%%
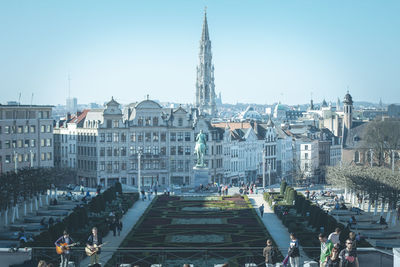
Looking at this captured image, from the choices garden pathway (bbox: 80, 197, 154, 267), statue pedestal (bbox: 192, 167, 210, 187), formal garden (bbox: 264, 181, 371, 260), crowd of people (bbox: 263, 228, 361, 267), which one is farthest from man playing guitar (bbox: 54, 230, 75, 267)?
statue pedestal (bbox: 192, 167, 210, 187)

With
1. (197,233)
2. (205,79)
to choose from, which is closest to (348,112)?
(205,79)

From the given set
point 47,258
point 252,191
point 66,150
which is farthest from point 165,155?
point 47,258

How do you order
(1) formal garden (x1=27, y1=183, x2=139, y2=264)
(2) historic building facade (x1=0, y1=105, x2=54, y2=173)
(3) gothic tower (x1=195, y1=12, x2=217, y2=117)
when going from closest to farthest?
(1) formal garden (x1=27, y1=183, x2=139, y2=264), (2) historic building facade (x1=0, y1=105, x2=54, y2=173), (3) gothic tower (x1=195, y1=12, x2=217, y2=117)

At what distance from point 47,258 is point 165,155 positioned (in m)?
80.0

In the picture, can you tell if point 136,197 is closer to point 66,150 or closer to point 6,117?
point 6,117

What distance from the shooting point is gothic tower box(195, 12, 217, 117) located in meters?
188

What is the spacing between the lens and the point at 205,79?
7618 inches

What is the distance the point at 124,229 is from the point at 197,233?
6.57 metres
%%
%%
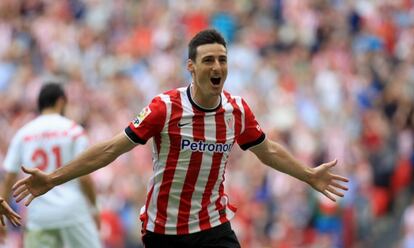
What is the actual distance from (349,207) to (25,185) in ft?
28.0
%%
**Stated task:** Reproduce the listing lines verbatim, starting at the line that contains "What distance from the" and ending after the line that contains "7618 inches".

**Response to the task:**
What distance from the shooting point is gothic tower box(195, 12, 217, 117) located in meters?
188

What is the spacing between the lens and the point at 205,79?
7618 inches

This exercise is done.